NEDEN 'ŞEYTANIN İNCİL'İ' DENİLİYOR?
Sonraki sayfalarda cennet ve şeytanın tam ölçekli bir temsili sunuluyor. Bu özel sayfa, 'Codex Gigas'ı şeytanın tam sayfa portresini içeren tek Orta Çağ el yazması yapıyor. Tasvirdeki Şeytan, iki kule arasında sıkışıp kalmış, boş bir manzarada gösteriliyor. Bu yaratık, kırmızı boynuzları ve iki dili olan, ermin kumaştan yapılmış peştamaldan başka bir şey giymiyor ve sayfanın boşluğundan bakıyor. Ermin ise yalnızca kraliyet ailesi tarafından giyilen bir kumaş türü olmasından dolayı tasvirdeki bu detay, şeytanı karanlığın prensi olarak tanımlıyor. Bu portreden dolayı 'Codex Gigas' günümüzde dahi 'Şeytanın İncil'i' olarak da anılıyor.
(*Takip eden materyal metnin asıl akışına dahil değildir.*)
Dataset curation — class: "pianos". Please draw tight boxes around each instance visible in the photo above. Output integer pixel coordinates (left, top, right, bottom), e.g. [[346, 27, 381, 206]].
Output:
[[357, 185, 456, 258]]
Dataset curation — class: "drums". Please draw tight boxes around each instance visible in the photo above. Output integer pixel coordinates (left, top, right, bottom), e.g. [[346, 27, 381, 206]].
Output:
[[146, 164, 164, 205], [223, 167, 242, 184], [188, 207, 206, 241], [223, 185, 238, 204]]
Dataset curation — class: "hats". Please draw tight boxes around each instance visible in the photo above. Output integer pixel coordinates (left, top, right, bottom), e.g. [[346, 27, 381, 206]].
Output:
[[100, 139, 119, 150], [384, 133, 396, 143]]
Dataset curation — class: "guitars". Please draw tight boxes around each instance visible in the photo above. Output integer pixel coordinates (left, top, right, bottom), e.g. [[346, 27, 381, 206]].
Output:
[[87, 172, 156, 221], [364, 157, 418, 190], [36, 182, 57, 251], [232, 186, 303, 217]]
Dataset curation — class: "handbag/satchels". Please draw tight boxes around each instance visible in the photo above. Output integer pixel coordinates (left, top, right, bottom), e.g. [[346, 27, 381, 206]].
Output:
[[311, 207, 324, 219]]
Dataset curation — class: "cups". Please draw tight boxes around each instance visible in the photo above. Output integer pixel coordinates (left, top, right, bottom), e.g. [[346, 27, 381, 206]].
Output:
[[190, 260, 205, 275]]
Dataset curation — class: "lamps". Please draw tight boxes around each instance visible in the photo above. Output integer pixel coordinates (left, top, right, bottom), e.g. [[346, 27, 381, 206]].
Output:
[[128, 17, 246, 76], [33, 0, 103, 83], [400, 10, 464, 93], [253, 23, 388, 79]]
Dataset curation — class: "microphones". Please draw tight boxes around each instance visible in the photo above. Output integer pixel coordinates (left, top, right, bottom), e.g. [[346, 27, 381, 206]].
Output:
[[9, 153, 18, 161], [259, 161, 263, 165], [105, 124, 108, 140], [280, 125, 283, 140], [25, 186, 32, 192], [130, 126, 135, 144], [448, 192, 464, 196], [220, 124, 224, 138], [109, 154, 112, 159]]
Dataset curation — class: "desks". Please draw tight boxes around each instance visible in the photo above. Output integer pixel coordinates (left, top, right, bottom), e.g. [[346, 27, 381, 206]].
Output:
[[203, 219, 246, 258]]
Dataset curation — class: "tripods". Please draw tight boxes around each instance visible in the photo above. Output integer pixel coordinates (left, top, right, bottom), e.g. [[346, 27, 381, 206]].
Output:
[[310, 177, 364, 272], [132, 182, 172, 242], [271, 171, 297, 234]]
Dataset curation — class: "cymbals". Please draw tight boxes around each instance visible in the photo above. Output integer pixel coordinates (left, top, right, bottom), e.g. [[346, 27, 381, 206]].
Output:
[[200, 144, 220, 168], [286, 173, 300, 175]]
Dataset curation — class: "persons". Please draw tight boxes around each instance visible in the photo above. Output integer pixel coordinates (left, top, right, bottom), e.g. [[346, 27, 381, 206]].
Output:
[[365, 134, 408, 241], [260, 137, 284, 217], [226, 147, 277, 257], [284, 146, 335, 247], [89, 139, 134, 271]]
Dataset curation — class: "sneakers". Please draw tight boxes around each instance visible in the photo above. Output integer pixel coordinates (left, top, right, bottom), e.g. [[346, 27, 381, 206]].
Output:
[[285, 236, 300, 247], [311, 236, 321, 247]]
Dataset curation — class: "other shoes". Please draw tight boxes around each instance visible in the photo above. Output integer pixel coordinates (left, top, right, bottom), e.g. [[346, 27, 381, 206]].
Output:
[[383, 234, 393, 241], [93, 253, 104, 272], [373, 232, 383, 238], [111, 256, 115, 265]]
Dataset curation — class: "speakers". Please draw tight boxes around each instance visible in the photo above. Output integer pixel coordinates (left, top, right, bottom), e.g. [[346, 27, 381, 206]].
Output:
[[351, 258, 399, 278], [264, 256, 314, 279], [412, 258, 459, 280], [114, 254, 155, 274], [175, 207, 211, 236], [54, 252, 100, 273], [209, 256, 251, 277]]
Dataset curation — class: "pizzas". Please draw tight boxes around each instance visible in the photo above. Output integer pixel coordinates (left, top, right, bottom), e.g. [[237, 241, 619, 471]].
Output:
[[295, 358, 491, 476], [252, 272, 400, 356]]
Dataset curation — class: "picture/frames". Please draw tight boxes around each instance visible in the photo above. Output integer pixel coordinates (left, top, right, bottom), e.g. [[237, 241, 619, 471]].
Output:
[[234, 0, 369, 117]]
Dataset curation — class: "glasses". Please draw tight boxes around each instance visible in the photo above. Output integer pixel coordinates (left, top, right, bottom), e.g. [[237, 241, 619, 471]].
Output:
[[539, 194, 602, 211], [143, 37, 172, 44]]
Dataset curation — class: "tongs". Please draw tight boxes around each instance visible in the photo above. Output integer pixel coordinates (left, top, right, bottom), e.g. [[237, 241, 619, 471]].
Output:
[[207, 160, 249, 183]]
Öte yandan uzmanlar hâlâ kitabın nasıl yazıldığı sorusuna net bir cevap bulamıyor. Bunun başlıca nedeni kitabın ayrıntılara gösterdiği kapsamlı özen ile devasa kapsamı arasındaki dengesizlik. Yani yazının genel doğası son derece tutarlı, görünüşte ya da kalitede hiçbir değişiklik yok. Uzmanlara göre, Codex Gigas'taki tüm yazılar ve sanat eserleri tek bir kişiye ait olsa da yazarların birden fazla illüstratörle iş birliği yapması yaygın bir uygulamaydı. Yazarın yadsınamaz yeteneğine rağmen başka bir eseri ise bulunamadı.